Diesen Variationen in der sekundären Beschaffenheit des Erbgutes dürften sich auch auf das Immunsystem und die im Blut nachweisbaren Darmbakterien-spezifischen Antikörper auswirken, die ebenfalls gemessen werden sollen.
So will die hier vorgestellte Zwillingsstudie herausfinden, welche Bedeutung diese Differenzen im Erbgut für das Entstehen von Morbus Crohn und Colitis ulcerosa haben.
Studienteilnehmer
Ein- und zweieiige Zwillinge, von denen ein oder beide Geschwister an Morbus Crohn oder Colitis ulcerosa erkrankt sind, sowie gesunde Zwillingspaare als Kontrollgruppe. Es können sich auch Zwillinge auf diesen Studienaufruf melden, die bereits an der
Zwillingsstudie teilnehmen
Studienablauf
Die Zwillinge erhalten postalisch einen Fragebogen sowie Blutröhrchen zugeschickt. Das Blut kann bei der nächsten Routine-Blutentnahme beim Hausarzt abgenommen und zusammen mit dem Fragebogen in einem vor-frankierten Rücksendeumschlag an das Studienzentrum verschickt werden
Aus dem Blut wird die DNA (Erbsubstanz) gewonnen. Sie enthält die genetische Information über den individuellen menschlichen Bauplan. Wir untersuchen die Erbsubstanz hinsichtlich sekundärer Struktur-Varianten wie der
unterschiedlichen Gen-Kopien-Anzahl bei betroffenen im Vergleich zu gesunden Zwillingen. So wird sich beweisen lassen , ob dieser Messgröße eine wichtige Rolle zukommt.

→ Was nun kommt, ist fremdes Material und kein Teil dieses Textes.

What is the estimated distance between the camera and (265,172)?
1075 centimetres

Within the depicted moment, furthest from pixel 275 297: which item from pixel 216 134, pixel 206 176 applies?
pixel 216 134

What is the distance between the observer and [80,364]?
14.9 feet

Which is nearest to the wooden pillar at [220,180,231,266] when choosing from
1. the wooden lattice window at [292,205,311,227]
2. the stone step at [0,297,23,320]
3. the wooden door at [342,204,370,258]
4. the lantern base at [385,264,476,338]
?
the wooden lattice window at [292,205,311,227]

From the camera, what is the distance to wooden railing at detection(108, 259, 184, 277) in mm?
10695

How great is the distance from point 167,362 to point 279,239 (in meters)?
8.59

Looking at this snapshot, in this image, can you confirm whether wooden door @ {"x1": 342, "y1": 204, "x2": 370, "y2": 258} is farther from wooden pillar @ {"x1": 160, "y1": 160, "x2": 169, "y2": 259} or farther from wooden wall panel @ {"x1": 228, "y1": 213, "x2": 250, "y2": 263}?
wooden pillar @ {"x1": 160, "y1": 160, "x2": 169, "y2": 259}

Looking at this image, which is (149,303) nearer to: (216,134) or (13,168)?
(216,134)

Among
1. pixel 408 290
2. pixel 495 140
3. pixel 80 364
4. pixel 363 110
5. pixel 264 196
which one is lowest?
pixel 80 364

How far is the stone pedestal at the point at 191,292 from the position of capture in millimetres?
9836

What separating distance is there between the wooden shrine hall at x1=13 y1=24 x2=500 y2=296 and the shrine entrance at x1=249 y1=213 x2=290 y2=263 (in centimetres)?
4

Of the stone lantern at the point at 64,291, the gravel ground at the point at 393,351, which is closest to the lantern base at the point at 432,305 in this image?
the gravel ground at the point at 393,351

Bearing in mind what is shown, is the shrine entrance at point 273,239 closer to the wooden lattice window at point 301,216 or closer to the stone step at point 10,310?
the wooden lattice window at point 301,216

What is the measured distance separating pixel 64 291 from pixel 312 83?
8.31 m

Die Daten werden gemäß den Vorgaben der nationalen Ethikkommission streng vertraulich behandelt. Das Kieler Zentrum hat eine besondere Kompetenz hinsichtlich des Schutzes von Patientendaten. Alle Forschungsdaten werden ohne Namen, nur mit einem verschlüsselten Code versehen gespeichert. Alle Mitarbeiter an der Studie stehen unter ärztlicher Schweigepflicht. Das Landesdatenschutz-Zentrum Schleswig Holstein sowie die medizinische Ethikkommission der Universität Kiel den Forschungsplan überprüft und positiv bewertet.
Kontaktadressen
Interessierte Patienten oder Ärzte, die Zwillinge anmelden möchten könnern sich wenden an:
Asklepios Westklinikum Hamburg
Prof. Dr. A. Raedler
Suurheid 20
22559 Hamburg
Tel.: 040 – 8191 4879
E-Mail:
a.raedler(at)asklepios.com
Studienteilnahme
Durch eine Studienteilnahme sollten Sie selbst keine Vorteile in der Diagnostik oder Behandlung haben (bzw. keine Nachteile falls Sie es ablehnen). Ein Zusatzeffekt ist jedoch das Zwillingstreffen, zu dem die Zwillinge regelmäßig eingeladen werden. An den Zwillingstreffen können auch Zwillinge teilnehmen, die nicht an der Studie teilnehmen. Ziel des Treffens sind das Kennenlernen der Zwillinge untereinander, der gegenseitige Erfahrungsaustausch und die Vermittlung von Wissen über die chronisch entzündlichen Darmerkrankungen. Zu diesem Zweck werden Referenten zu fachspezifischen Themen eingeladen und ein unterhaltsames Abendprogramm organisiert. Auf diesem Wege sollen sowohl ein besseres Verständnis der Krankheitsursachen, als auch Kontakte zu Betroffenen und Fachleuten gefördert werden.